> _Metin_:
# # # # # # #

Türkiye’nin siyasi ve ekonomik gündemine, daha doğrusu yakın
geleceğine, ne yazık ki kesinlikle artık, “Orta Doğu” ağırlığını
koyuyor.
30 yılı aşan PKK belasının güya çözümünün yanı sıra, sözde “Arap
Baharı” ve nihayet Erdoğan’ın İran’a da karşı katı tutumu, ülkeyi
güç durumda bırakırken, sağduyu sahibi vatandaşları
endişelendiriyor.
Özellikle; üst üste gelişen Libya, Mısır, Suriye, Irak ve Filistin
olaylarının yanı sıra, Yemen sorununda Suudi Arabistan’ı
desteklemeye yeltenirken, İran’a kafa tutmamız Türkiye’yi hem
siyasi hem de ekonomik bakımdan yıpratmaya devam edeceği
sanılıyor.
Oysa, başta ABD olmak üzere bir çok Batılı devlet, bir zamanlar
düşmanı olan İran’a eskisine nazaran çok serinkanlı dış politika
güderek bölgede “ağırlıklı” bir ülke olmayı başarmış bulunuyor.

# # # # # # #

> _Sağlanan Kayıtlar_:
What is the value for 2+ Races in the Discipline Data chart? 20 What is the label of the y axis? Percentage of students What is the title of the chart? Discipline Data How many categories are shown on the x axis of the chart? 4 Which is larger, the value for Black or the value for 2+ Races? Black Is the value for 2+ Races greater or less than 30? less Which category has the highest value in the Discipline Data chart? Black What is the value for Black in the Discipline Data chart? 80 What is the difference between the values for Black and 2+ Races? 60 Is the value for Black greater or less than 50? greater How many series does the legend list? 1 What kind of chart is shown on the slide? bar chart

# # # # # # #

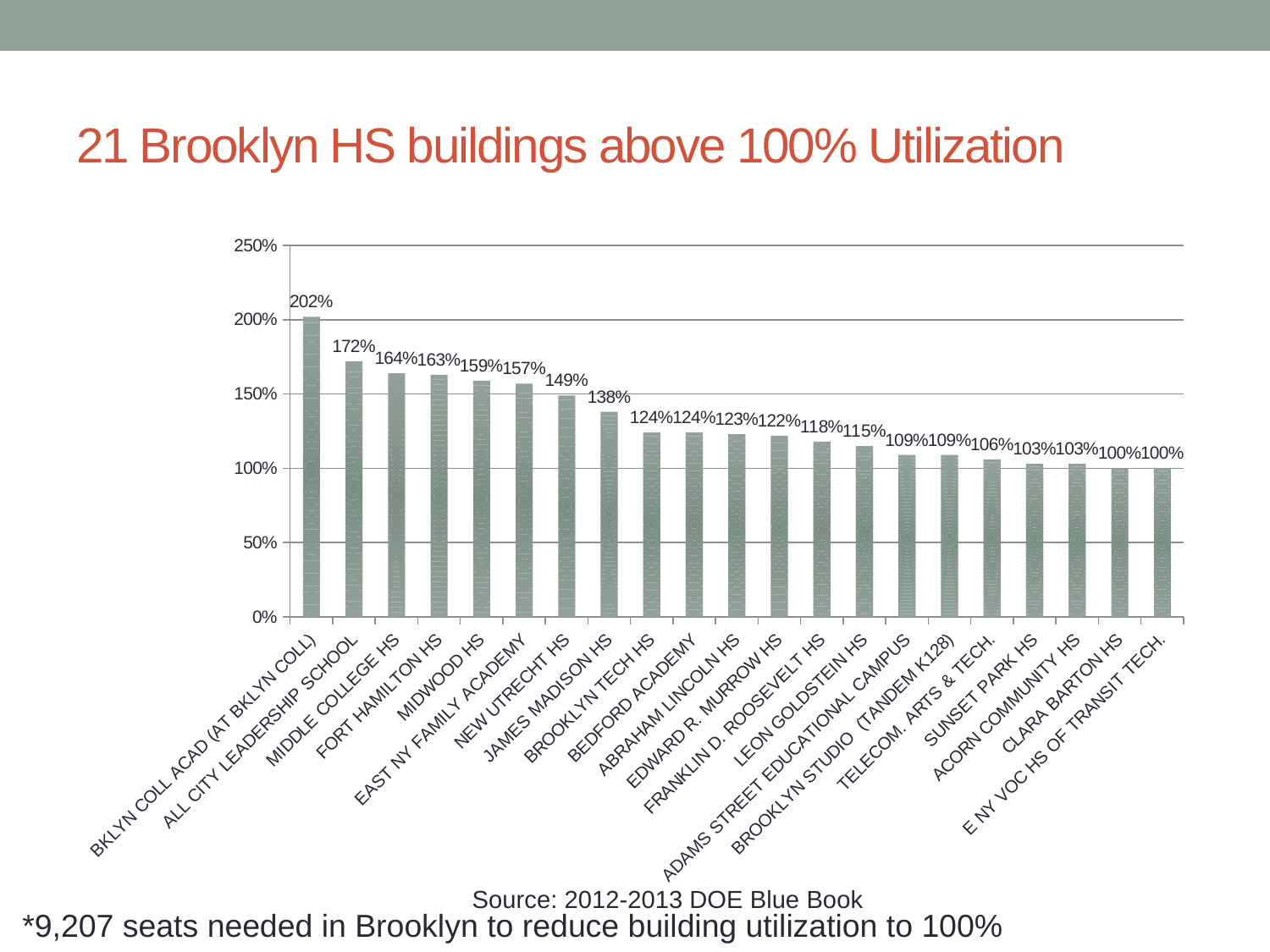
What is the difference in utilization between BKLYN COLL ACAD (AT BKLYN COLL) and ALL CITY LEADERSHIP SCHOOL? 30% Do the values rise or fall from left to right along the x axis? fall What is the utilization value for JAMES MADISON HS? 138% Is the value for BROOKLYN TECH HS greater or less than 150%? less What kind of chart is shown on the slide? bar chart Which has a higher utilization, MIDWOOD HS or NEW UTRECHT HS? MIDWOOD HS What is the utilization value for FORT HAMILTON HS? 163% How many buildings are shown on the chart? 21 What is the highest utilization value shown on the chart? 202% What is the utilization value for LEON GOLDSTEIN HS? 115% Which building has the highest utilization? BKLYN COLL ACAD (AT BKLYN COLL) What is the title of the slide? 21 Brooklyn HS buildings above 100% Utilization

# # # # # # #

> _Çözülecek Problem_: Orta Doğu konulu metinde "30 yılı aşan" ifadesinden "olmayı başarmış bulunuyor." ifadesine kadar olan bölümü harfi harfine aktarın.

> _Alıştırma Yanıtı_:
30 yılı aşan PKK belasının güya çözümünün yanı sıra, sözde “Arap
Baharı” ve nihayet Erdoğan’ın İran’a da karşı katı tutumu, ülkeyi
güç durumda bırakırken, sağduyu sahibi vatandaşları
endişelendiriyor.
Özellikle; üst üste gelişen Libya, Mısır, Suriye, Irak ve Filistin
olaylarının yanı sıra, Yemen sorununda Suudi Arabistan’ı
desteklemeye yeltenirken, İran’a kafa tutmamız Türkiye’yi hem
siyasi hem de ekonomik bakımdan yıpratmaya devam edeceği
sanılıyor.
Oysa, başta ABD olmak üzere bir çok Batılı devlet, bir zamanlar
düşmanı olan İran’a eskisine nazaran çok serinkanlı dış politika
güderek bölgede “ağırlıklı” bir ülke olmayı başarmış bulunuyor.